*Dataset entries*.

↓↓↓

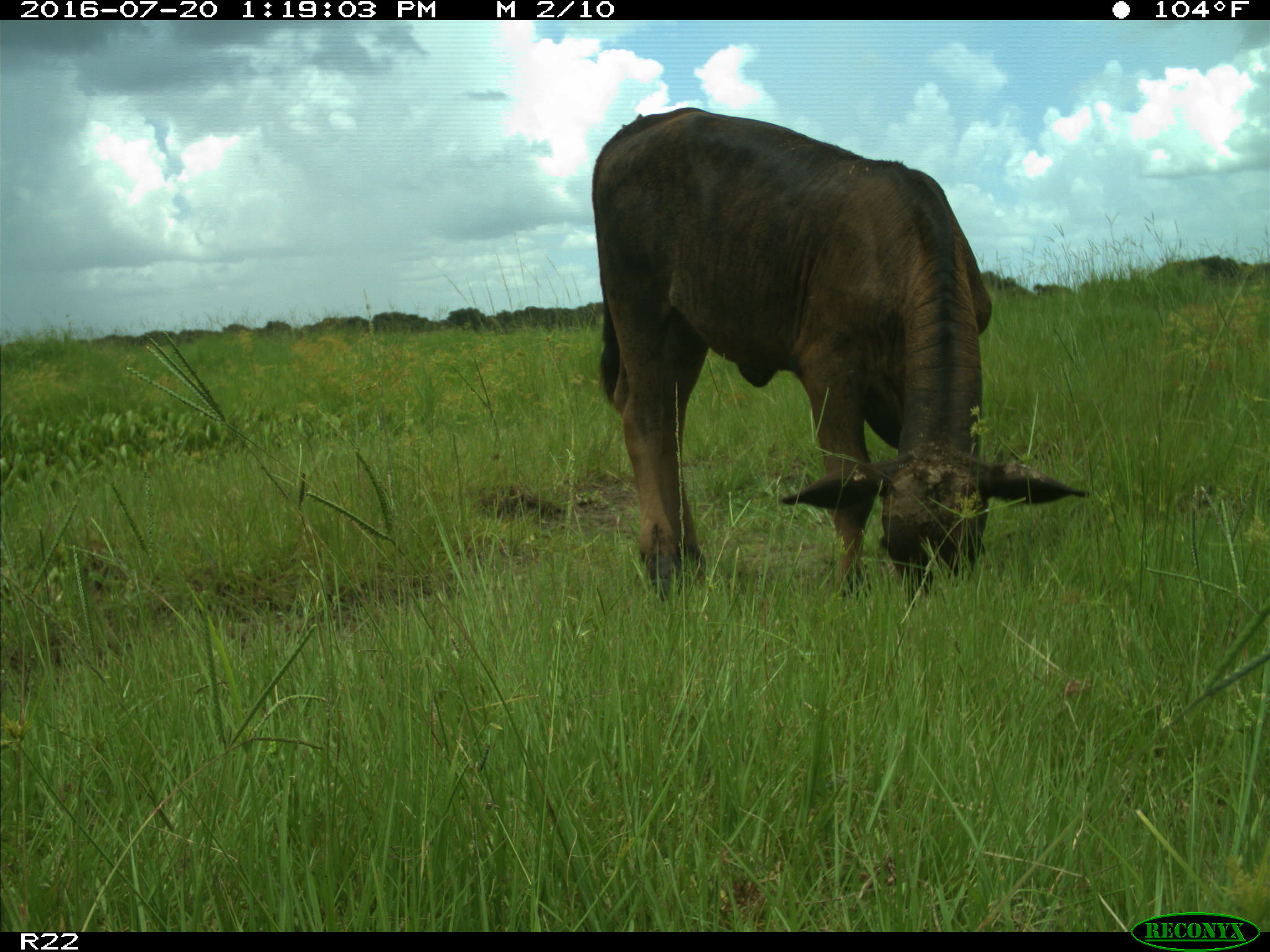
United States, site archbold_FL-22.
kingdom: Animalia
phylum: Chordata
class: Mammalia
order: Artiodactyla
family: Bovidae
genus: Bos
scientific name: Bos taurus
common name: domestic cow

↑↑↑

*PROBLEM TO WORK ON*.
A verbatim copy of the entries, without the pictures, is what this task requires.

*RESULT FOR THIS EXERCISE*.
United States, site archbold_FL-22.
kingdom: Animalia
phylum: Chordata
class: Mammalia
order: Artiodactyla
family: Bovidae
genus: Bos
scientific name: Bos taurus
common name: domestic cow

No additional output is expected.